Excerpt
It had been years since Gil Irichels had poled a boat through the canals of Bejanth, but some skills were worn so deep into the bone that they could not be forgotten. His bodyguard Arak min'Aroi crouched in the center of the boat with the piled baggage, her hunched shoulders the only sign of her unease. By contrast, Envar Cassi knelt barefoot in the bows, already holding the mooring rope. He, too, had been born in Bejanth, and had not forgotten how to navigate its waters.
The house loomed ahead, three stories with an alley to one side and a narrow cut-through canal on the other, shutters closed and the black wreaths still on the upper windows. The canal channeled the wind, and the dyed feathers were looking bedraggled: time and past to have them down, Irichels thought, adjusting his stroke to bring the boat alongside the narrow platform.
Envar leaped the narrowing gap, mooring rope in hand, and Irichels shifted his pole to stop the boat from colliding with the crumbling stone. Envar walked backward along the dock, pulling them forward until he could loop the rope over the bollard and draw it tight. Irichels racked the pole against the outside gunwale and stepped ashore to fasten the stern tie. Arak looked up at him, one hand still clutching the nearest cleat. "This is your house?"
For my sins. That was a dangerous comment, here where the house could hear him, and Irichels merely nodded.
"Most impressive," Envar said. He came back down the dock, and Irichels saw the moment he thought of offering Arak his hand. Arak's glare dissuaded him, and he came on down the dock, looking up at the house. "You'll need to take the wreaths down, of course. Unless they're for your arrival?"
That was closer to the bone than Envar could have known. "The advocate said no one has been living here since my aunt died."
"Not even staff? How unfriendly of them." Envar continued staring up at the house, pale eyes noting every crack in the plaster, the peeling paint, the time-blurred carvings on the shutters and the downspouts. Even the once-brilliant peacock blue door had faded. Behind him, Arak wobbled to her feet and stepped awkwardly onto the dock, straightening with a scowl that dared anyone to comment.
"Now what?"
Irichels took a deep breath. "Let's get the baggage up, and then we'll go in."
Envar stepped back into the boat to toss their bags to Arak. Not nearly enough of them, Irichels thought, not for his new status—master of Samar with the family vote in the Lower Assembly—though they had seemed more than sufficient for a traveling cursebreaker. Three sets of saddlebags, a larger, shapeless bag still stained by the straps that had held it to the mule, the cases that held their weapons, and an incongruous woven basket that Envar had acquired that morning: it was lucky the house should still contain some furniture. Irichels could feel the weight of the key in his purse; and because he wouldn't give the house that satisfaction, he drew it out and stepped briskly to the door.

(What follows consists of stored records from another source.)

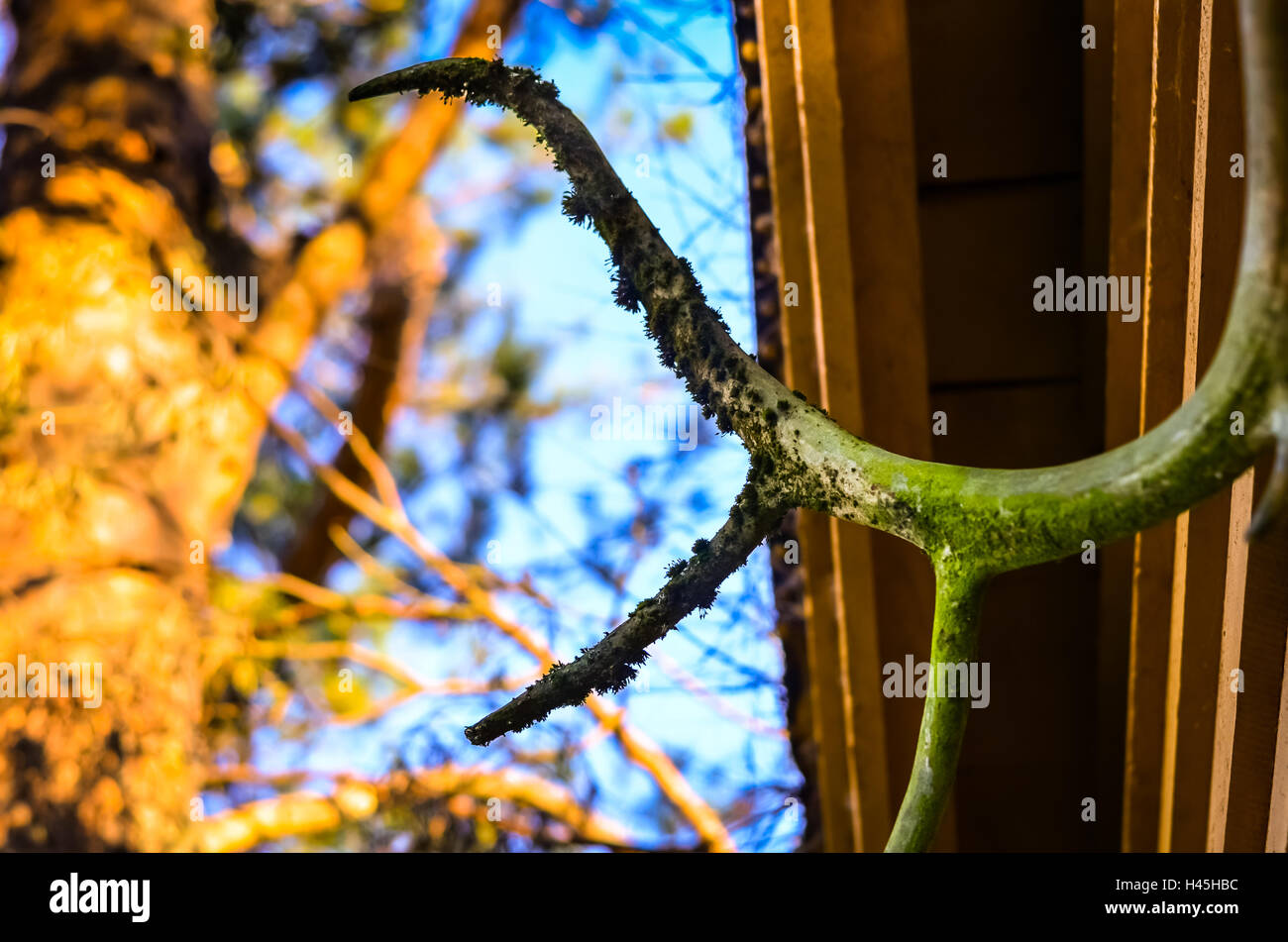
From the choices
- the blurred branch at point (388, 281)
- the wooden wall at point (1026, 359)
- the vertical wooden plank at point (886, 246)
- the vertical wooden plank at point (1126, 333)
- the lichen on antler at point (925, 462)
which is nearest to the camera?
the lichen on antler at point (925, 462)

The lock resisted for a moment, or perhaps that was only his imagination. He pressed harder, and the tumblers caught, drawing back the heavy bolt. He pushed the door open all the way, and saw for an instant the inner courtyard ablaze with light and color. The vision vanished, replaced by reality: the dark hall, the filtered sunlight in the inner court, the utter silence where there had once been the music of birds and water. He hoped someone had released the birds when his aunt Maritsa died, if they were not going to maintain the house.

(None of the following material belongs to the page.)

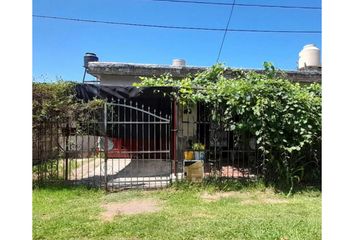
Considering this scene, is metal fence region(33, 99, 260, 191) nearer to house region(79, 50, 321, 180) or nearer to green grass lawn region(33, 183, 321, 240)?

He crossed the threshold and felt the subtle shift that meant the house was aware of him. There was the familiar smell of cold ashes, sour and oddly comforting, and the sense of weight receded, vanishing into the shadows. Behind him he heard Envar's quick intake of breath, glanced back to see the chirurgeon's considering expression. "You didn't mention that," he said.

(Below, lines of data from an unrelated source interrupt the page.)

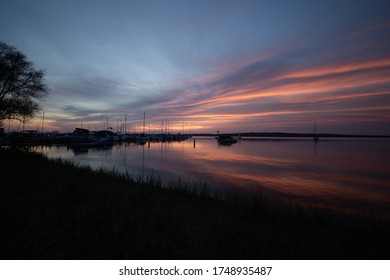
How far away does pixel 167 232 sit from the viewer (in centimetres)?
530

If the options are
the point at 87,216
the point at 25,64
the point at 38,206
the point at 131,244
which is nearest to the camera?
the point at 131,244

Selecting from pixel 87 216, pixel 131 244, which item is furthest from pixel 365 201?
pixel 87 216

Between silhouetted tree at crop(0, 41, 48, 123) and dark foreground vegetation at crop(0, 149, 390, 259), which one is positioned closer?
dark foreground vegetation at crop(0, 149, 390, 259)

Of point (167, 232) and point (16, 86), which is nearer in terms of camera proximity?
point (167, 232)

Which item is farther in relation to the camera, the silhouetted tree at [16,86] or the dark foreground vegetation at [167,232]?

Arak dropped the first load of saddlebags on the tiled floor, set her cased crossbow more gently beside them. "There is something here."
"It's a very old house," Irichels said, and heard his voice defensive.
"And your family's lived here for centuries," Envar agreed. "But that doesn't always happen."
"No." Irichels' mouth tightened in spite of himself.
"A spirit," Arak said. "Yes? A daemon of the house?"
Irichels knew the highland term that Arak really meant, and hoped the house didn't. "In a sense."
"It's more that the house has been a center of the family's attention for long enough to become a daemon," Envar said. "Every one of you, family and household, must have acknowledged it for generations, and that's fed it." He gave Irichels a sidelong glance. "You don't much like it, my heart."
That didn't need to be said out loud. Irichels swallowed the words, said instead, "It never much liked me."